I think it’s helpful to look at another Greek word, the one for “drown” literally means, “to destroy.” And it’s the same word used in John 10:10 when Jesus says the thief (Satan) came to steal, kill and “destroy.”
Could it be that the origin of the storm wasn’t natural? And is that why it says, “He got up, rebuked the wind…” Jesus also rebuked demonic forces.
So what happened?
“Then the wind died down and it was completely calm.”
The Greek word for “completely” is the Greek word, “megas” again. In other words, the intensity of the calm Jesus brought was more than enough to match the intensity of the storm.

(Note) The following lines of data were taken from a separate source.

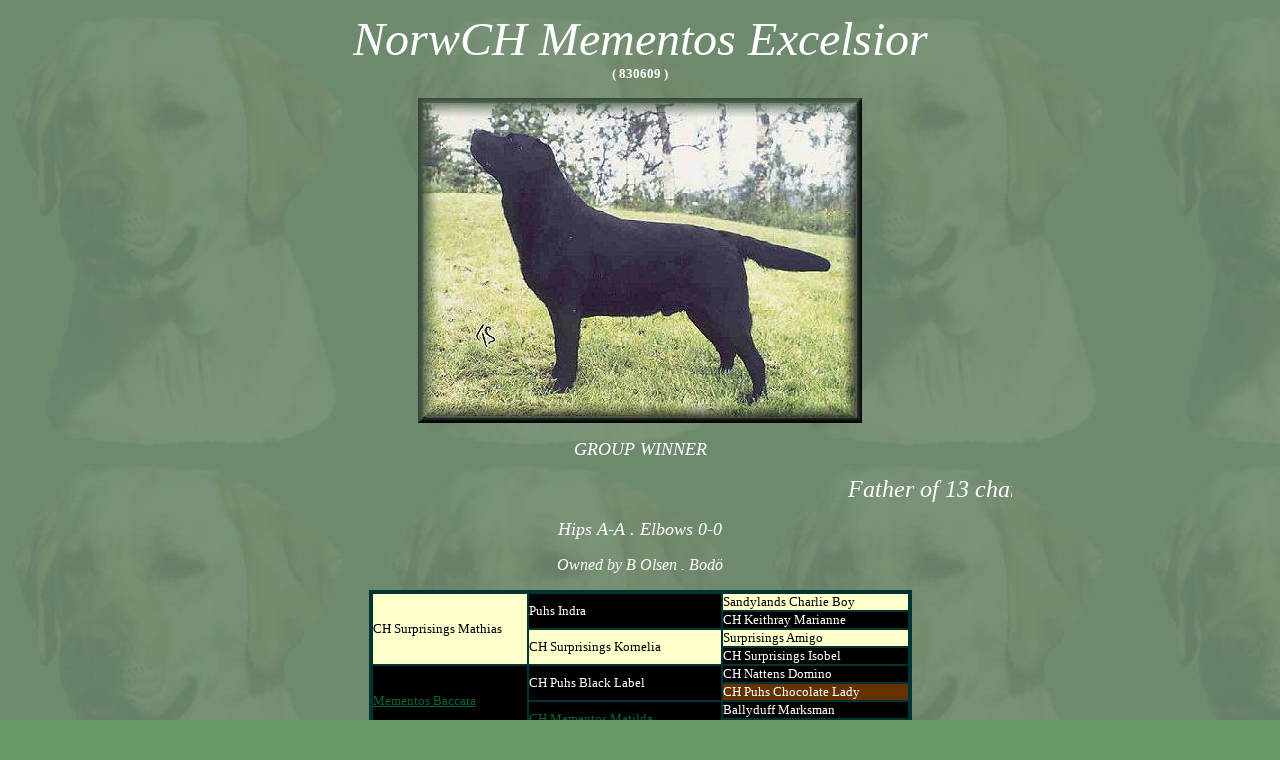

--- FILE ---
content_type: text/html
request_url: http://mementoskennel.com/exellsior.html
body_size: 1214
content:
<html>
<head>
<title>NorwCH Mementos Excelsior</title>
<meta http-equiv="Content-Type" content="text/html; charset=iso-8859-1">
<script language="JavaScript">
<!--
function MM_reloadPage(init) {  //reloads the window if Nav4 resized
  if (init==true) with (navigator) {if ((appName=="Netscape")&&(parseInt(appVersion)==4)) {
    document.MM_pgW=innerWidth; document.MM_pgH=innerHeight; onresize=MM_reloadPage; }}
  else if (innerWidth!=document.MM_pgW || innerHeight!=document.MM_pgH) location.reload();
}
MM_reloadPage(true);
// -->
</script>
</head>

<body bgcolor="#669966" text="#FFFFFF" background="bgr2.jpg" link="#006633" vlink="#006633" alink="#669999">
<style type="text/css">

<!--

body { scrollbar-base-color: #6D896D; scrollbar-track-color: #6D896D; scrollbar-arrow-color: #6D896D;}

-->

</style>
<table width="750" border="0" align="center">
  <tr>
    <td>
      <div align="center">
        <p><font face="Comic Sans MS" size="7"><i>NorwCH Mementos Excelsior</i></font><font face="Comic Sans MS" size="6"><br>
          <b><font size="3"><font size="2">( 830609 )</font></font></b></font></p>
        <p><img src="exellsior1.jpg" width="444" height="325"></p>
        <p><font face="Comic Sans MS" size="4"><i>GROUP WINNER</i></font></p>
        <p><i><font face="Comic Sans MS" size="5"><marquee align="middle" bgcolor=""
        width="100%"><font color="#FFFFFF">Father of 13 champions !</font></marquee> 
          </font></i></p>
        <p><i><font face="Comic Sans MS" size="4">Hips A-A . Elbows 0-0</font></i></p>
        <p><i><font face="Comic Sans MS">Owned by B Olsen . Bod&ouml;</font></i></p>
        <table width="73%" border="3" bordercolor="#003333" cellpadding="0" cellspacing="0">
          <tr bordercolor="#003333"> 
            <td rowspan="4" bgcolor="#FFFFCC" width="29%"><font face="Comic Sans MS" size="2" color="#000000">CH 
              Surprisings Mathias</font></td>
            <td rowspan="2" bgcolor="#000000" width="36%"><font face="Comic Sans MS" size="2">Puhs 
              Indra </font></td>
            <td bgcolor="#FFFFCC" width="35%"><font face="Comic Sans MS" size="2" color="#000000">Sandylands 
              Charlie Boy </font></td>
          </tr>
          <tr> 
            <td bgcolor="#000000" width="35%"><font face="Comic Sans MS" size="2">CH 
              Keithray Marianne</font></td>
          </tr>
          <tr> 
            <td rowspan="2" bgcolor="#FFFFCC" width="36%"><font face="Comic Sans MS" size="2" color="#000000">CH 
              Surprisings Kornelia</font></td>
            <td bgcolor="#FFFFCC" width="35%"><font face="Comic Sans MS" size="2" color="#000000">Surprisings 
              Amigo</font></td>
          </tr>
          <tr> 
            <td bgcolor="#000000" width="35%"><font face="Comic Sans MS" size="2">CH 
              Surprisings Isobel </font></td>
          </tr>
          <tr bordercolor="#003333"> 
            <td rowspan="4" bgcolor="#000000" width="29%"><font face="Comic Sans MS" size="2"><a href="baccara.html">Mementos 
              Baccara </a></font></td>
            <td rowspan="2" bgcolor="#000000" width="36%"><font face="Comic Sans MS" size="2">CH 
              Puhs Black Label</font></td>
            <td bgcolor="#000000" width="35%"><font face="Comic Sans MS" size="2">CH 
              Nattens Domino</font></td>
          </tr>
          <tr> 
            <td bgcolor="#663300" width="35%"><font face="Comic Sans MS" size="2">CH 
              Puhs Chocolate Lady</font></td>
          </tr>
          <tr> 
            <td rowspan="2" bgcolor="#000000" width="36%"><font face="Comic Sans MS" size="2"><a href="matilda.html">CH 
              Mementos Matilda</a></font></td>
            <td bgcolor="#000000" width="35%"><font face="Comic Sans MS" size="2">Ballyduff 
              Marksman </font></td>
          </tr>
          <tr> 
            <td bgcolor="#000000" width="35%"><font face="Comic Sans MS" size="2"><a href="amalia.html">CH 
              Tidernas Amalia</a></font></td>
          </tr>
        </table>
        <p>&nbsp;</p>
        <p>&nbsp;</p>
      </div>
    </td>
  </tr>
</table>
</body>
</html>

Then Jesus said to His disciples, “Why are you so afraid? Do you still have no faith?” Remember, Jesus said they were going to the other side. There was never any reason to panic.
Well, the disciples are as terrified by what they saw Jesus do as they were about the storm, because they said to each other, “Who is this? Even the wind and the waves obey him!”
They still didn’t have any idea who they were really dealing with.
A few things to think about…
First, I’m sure there are some storms in life that must be endured, but there may be some that need to be rebuked. Which kind are you in?
Second, what Jesus focuses on is the disciples’ faith. It’s the key. Because they had so little faith, they freaked out. If their faith in Him had been strong, they could have slept as well.
Finally, the question the disciples ask is one we all need to wrestle with, “Who is this?” If He’s really the One we say He is, then it changes everything. Even how we face the fiercest storms.
Thank you so much for sticking with us through this storm. Robyn Tallo Stutts and I are so grateful!